Kitty wasn’t a bad swimmer—at home she’d done laps in the pool to keep fit—but, no matter how strongly she stroked, she made no progress. Her arms felt heavy and her breath came in choppy gasps, salt water rasping into her throat as she breathed in. Panic sent her heart pounding and stiffened her muscles, and she sank below the waves. She struggled to reach the surface. From somewhere in her memory came the idea that she should raise her arms above her head to signal distress, but she couldn’t do that without sinking, and in any case she was too far out for anyone to see her.
She lifted her head, took a deep breath—trying to avoid inhaling water—and began to swim for shore again. She refused to drown on her first full day in Australia, on her first visit to the beach.
“I…am…not…drowning. I…am…not…drowning,” she said, her words keeping time with the lift, swing, dive and drag of her arms.
“Pleased to hear that,” a deep Australian male voice said. “But I’d like you to climb on board the surf ski anyway.”
She swung her head and there, right alongside her, was a man—a ridiculous red and yellow cap on his head, his legs astride a long narrow water craft.
He held out a hand to her. “Come on, get on here and we’ll get you out of this rip.”
He reached over and hauled her up out of the water and settled her in front of him on the bright yellow board. She flopped on her stomach, and he leaned across her, his chest against her bottom, his strong arms churning the water, propelling the board, not in towards the beach as she expected, but parallel to it.
“Why aren’t we going in?” she gasped when she got her breath back.
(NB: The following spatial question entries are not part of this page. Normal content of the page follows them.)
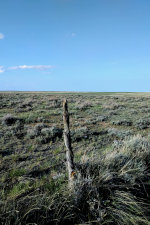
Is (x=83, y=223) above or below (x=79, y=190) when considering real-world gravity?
below

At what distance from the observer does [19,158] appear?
20.4ft

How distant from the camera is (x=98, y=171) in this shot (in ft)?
13.2

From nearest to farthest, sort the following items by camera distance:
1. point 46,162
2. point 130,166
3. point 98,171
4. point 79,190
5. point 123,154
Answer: point 79,190
point 98,171
point 130,166
point 123,154
point 46,162

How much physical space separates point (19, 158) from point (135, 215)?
15.1ft

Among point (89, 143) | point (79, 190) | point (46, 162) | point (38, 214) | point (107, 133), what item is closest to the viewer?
point (38, 214)

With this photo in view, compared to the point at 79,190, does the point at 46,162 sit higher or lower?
lower

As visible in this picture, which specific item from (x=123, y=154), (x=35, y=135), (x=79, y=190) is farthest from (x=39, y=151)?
(x=79, y=190)

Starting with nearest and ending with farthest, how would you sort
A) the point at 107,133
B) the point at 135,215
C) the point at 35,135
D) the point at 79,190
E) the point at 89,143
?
the point at 135,215 → the point at 79,190 → the point at 89,143 → the point at 35,135 → the point at 107,133

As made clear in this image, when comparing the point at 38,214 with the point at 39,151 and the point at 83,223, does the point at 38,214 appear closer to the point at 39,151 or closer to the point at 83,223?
→ the point at 83,223

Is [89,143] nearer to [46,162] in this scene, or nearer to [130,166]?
[46,162]

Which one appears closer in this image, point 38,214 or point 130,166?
point 38,214

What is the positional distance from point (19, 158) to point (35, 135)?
9.82ft

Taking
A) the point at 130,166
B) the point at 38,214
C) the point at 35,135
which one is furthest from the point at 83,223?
the point at 35,135

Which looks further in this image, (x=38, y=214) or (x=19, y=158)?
(x=19, y=158)
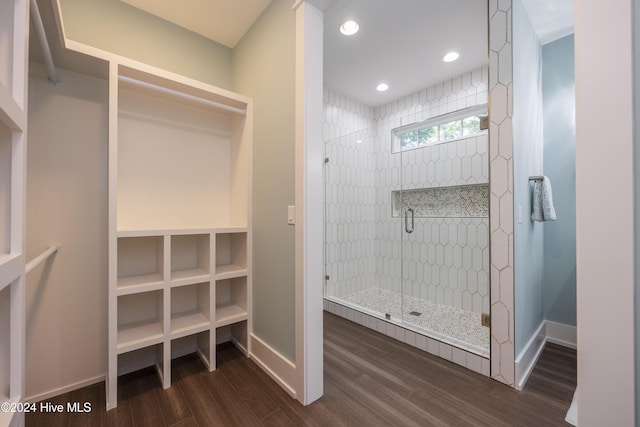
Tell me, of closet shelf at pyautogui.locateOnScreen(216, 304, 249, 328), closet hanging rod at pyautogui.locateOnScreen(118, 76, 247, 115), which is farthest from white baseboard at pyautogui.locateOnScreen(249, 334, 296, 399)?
closet hanging rod at pyautogui.locateOnScreen(118, 76, 247, 115)

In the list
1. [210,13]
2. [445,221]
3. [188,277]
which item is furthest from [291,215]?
[445,221]

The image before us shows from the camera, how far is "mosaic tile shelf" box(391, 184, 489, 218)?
2803mm

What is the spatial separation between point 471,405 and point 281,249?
1424mm

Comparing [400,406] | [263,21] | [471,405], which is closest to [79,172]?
[263,21]

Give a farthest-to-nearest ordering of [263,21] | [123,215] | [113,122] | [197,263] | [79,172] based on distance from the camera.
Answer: [197,263] → [263,21] → [123,215] → [79,172] → [113,122]

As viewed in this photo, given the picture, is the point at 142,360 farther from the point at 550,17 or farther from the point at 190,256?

“You haven’t been to the beach much, have you?” he asked, the effort of paddling both of them through the water seeming to have no effect on his ability to hold a conversation.
“No,” she replied, “this is my first day in Australia.”
“Tourists.” Kitty could clearly hear the disdain in his voice. “They just want to hit the water. They never take the time to find out what the dangers are.”
“You mean like sharks and stuff? I thought there were alarms if there were sharks.”
“There would be,” he said. “But since you didn’t hear the whistles and the loud speaker telling you to stay between the flags, what makes you think you’d have heard the shark alarms?”
“There wasn’t any whist—” Kitty stopped what she had been about to say, remembering she had heard something, she just hadn’t thought it was relevant to her. Maybe he had a point.
“In any case,” he went on, “sharks are the least likely problem you’d encounter. Dangerous surf conditions are far more common. The flags are there for a reason. You stay between them so you don’t end up in a rip, like this one.”
As he spoke he turned the board and headed it towards the shore. The surf ski slid forward in a rapid glide that covered the distance in very little time. “Rips are areas where the water moves outwards quickly. People who don’t know what they’re doing get taken out with them. You can tell a rip because the waves are flattened so they look smoother. When you get caught in one, you don’t swim or paddle inwards. You go across it until you get out of it, then you head in, like we just did.”
They reached the sand, and he helped her to stand then grasped the handle of his board and held it to keep it from being washed away.
“Learn to recognise a rip when you see one, and stay between the flags,” he said sternly. “First rule. Don’t ignore it.” Then he smiled at her. “You probably should go to first aid and get checked out. Make sure you’re okay.” He turned and pushed his board back into the water.
Realisation crashed like a wave over Kitty’s head. The man had just saved her life and she hadn’t even thanked him.
“Wait,” she called. He turned around and Kitty gulped. He was gorgeous—long and lean, with powerful muscled thighs, a six pack, broad shoulders and those powerful arms that had lifted her from danger and paddled them both to shore. She swallowed, trying to get some moisture into her dry mouth. “I…” Her voice sounded croaky and she tried again, “I could never have made it back on my own. I would have died. I can never, ever thank you enough. I don’t have any money with me now, but if you tell me how to contact you—”
“I don’t want your money,” he said, taking a step backwards, his hand held up in front of him. “I’m a volunteer lifesaver. No one, not one of us, will take a reward for doing something like this.” He stood there like some tall, earth-bound god, his golden brown eyes warm in the sunlight.